Record excerpts:

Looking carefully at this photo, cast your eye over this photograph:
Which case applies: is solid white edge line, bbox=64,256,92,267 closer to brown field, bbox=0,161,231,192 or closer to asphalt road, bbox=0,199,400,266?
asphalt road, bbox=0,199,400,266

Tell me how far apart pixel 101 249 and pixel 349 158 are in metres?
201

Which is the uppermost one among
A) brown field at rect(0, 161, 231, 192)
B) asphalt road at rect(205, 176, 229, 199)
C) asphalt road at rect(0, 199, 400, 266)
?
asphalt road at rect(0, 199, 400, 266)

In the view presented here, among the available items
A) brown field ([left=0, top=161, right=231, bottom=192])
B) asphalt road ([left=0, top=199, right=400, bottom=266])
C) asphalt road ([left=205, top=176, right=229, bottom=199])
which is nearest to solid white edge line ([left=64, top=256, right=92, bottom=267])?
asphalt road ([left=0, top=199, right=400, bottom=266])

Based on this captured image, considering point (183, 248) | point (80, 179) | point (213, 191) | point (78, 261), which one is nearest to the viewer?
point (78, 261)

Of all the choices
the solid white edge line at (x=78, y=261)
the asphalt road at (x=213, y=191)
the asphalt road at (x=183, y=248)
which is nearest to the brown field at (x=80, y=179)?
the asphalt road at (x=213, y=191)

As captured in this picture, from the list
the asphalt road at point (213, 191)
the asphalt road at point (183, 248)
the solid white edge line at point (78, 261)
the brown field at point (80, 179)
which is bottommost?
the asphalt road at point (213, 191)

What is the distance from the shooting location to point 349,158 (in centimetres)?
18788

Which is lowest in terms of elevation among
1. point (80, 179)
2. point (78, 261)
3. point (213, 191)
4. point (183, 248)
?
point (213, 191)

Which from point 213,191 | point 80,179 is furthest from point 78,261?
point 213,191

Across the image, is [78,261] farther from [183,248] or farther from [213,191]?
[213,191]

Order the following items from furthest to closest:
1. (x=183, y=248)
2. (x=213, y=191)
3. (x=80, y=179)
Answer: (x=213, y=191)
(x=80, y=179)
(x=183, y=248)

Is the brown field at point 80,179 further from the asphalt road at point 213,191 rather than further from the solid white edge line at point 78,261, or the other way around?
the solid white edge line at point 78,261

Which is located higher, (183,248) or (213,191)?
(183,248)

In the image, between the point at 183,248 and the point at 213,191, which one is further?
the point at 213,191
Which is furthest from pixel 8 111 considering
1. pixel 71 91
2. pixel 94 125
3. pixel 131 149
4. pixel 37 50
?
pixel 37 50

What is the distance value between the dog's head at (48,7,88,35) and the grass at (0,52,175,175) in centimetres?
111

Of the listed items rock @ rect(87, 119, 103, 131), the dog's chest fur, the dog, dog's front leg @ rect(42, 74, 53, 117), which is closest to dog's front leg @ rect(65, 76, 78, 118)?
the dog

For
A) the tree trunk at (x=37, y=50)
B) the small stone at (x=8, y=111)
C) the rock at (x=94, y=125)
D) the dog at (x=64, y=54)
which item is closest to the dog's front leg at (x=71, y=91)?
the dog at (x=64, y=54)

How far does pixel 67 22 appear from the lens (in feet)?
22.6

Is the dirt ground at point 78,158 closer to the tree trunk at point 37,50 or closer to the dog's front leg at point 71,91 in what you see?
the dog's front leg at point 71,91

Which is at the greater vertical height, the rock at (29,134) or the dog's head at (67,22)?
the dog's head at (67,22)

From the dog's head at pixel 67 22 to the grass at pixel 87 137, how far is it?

Your goal: Format every line of the entries above as a numbered list, leaving out any blank lines.

Exercise solution:
1. Looking carefully at this photo, cast your eye over this photograph:
2. Which case applies: is solid white edge line, bbox=64,256,92,267 closer to brown field, bbox=0,161,231,192 or closer to asphalt road, bbox=0,199,400,266?
3. asphalt road, bbox=0,199,400,266
4. Tell me how far apart pixel 101 249 and pixel 349 158 are in metres?
5. 201
6. Which is the uppermost one among
7. A) brown field at rect(0, 161, 231, 192)
8. B) asphalt road at rect(205, 176, 229, 199)
9. C) asphalt road at rect(0, 199, 400, 266)
10. ?
11. asphalt road at rect(0, 199, 400, 266)
12. In the view presented here, among the available items
13. A) brown field ([left=0, top=161, right=231, bottom=192])
14. B) asphalt road ([left=0, top=199, right=400, bottom=266])
15. C) asphalt road ([left=205, top=176, right=229, bottom=199])
16. which is nearest to solid white edge line ([left=64, top=256, right=92, bottom=267])?
17. asphalt road ([left=0, top=199, right=400, bottom=266])
18. Based on this captured image, considering point (183, 248) | point (80, 179) | point (213, 191) | point (78, 261), which one is nearest to the viewer?
19. point (78, 261)
20. Of all the choices
21. the solid white edge line at (x=78, y=261)
22. the asphalt road at (x=213, y=191)
23. the asphalt road at (x=183, y=248)
24. which is nearest to the brown field at (x=80, y=179)?
25. the asphalt road at (x=213, y=191)
26. As captured in this picture, from the list
27. the asphalt road at point (213, 191)
28. the asphalt road at point (183, 248)
29. the solid white edge line at point (78, 261)
30. the brown field at point (80, 179)
31. which is bottommost?
32. the asphalt road at point (213, 191)
33. What is the distance from the shooting location to point 349,158 (in centimetres)?
34. 18788
35. Which is lowest in terms of elevation among
36. 1. point (80, 179)
37. 2. point (78, 261)
38. 3. point (213, 191)
39. 4. point (183, 248)
40. ?
41. point (213, 191)
42. Which from point 213,191 | point 80,179 is furthest from point 78,261?
43. point 213,191
44. Across the image, is [78,261] farther from [183,248] or farther from [213,191]?
45. [213,191]
46. Order the following items from furthest to closest:
47. 1. (x=183, y=248)
48. 2. (x=213, y=191)
49. 3. (x=80, y=179)
50. Answer: (x=213, y=191)
51. (x=80, y=179)
52. (x=183, y=248)
53. Is the brown field at point 80,179 further from the asphalt road at point 213,191 rather than further from the solid white edge line at point 78,261, or the other way around?
54. the solid white edge line at point 78,261
55. Which is located higher, (183,248) or (213,191)?
56. (183,248)
57. In the image, between the point at 183,248 and the point at 213,191, which one is further?
58. the point at 213,191
59. Which is furthest from pixel 8 111 considering
60. 1. pixel 71 91
61. 2. pixel 94 125
62. 3. pixel 131 149
63. 4. pixel 37 50
64. ?
65. pixel 37 50
66. What is the distance value between the dog's head at (48,7,88,35) and the grass at (0,52,175,175) in centimetres?
67. 111
68. Of the listed items rock @ rect(87, 119, 103, 131), the dog's chest fur, the dog, dog's front leg @ rect(42, 74, 53, 117), which is closest to dog's front leg @ rect(65, 76, 78, 118)?
69. the dog
70. For
71. A) the tree trunk at (x=37, y=50)
72. B) the small stone at (x=8, y=111)
73. C) the rock at (x=94, y=125)
74. D) the dog at (x=64, y=54)
75. which item is closest to the dog's front leg at (x=71, y=91)?
76. the dog at (x=64, y=54)
77. How far does pixel 67 22 appear from the lens (in feet)?
78. 22.6
79. Is the dirt ground at point 78,158 closer to the tree trunk at point 37,50 or closer to the dog's front leg at point 71,91 in what you see?
80. the dog's front leg at point 71,91
81. Which is at the greater vertical height, the rock at (29,134) or the dog's head at (67,22)?
82. the dog's head at (67,22)
83. From the dog's head at pixel 67 22 to the grass at pixel 87 137, how far is it?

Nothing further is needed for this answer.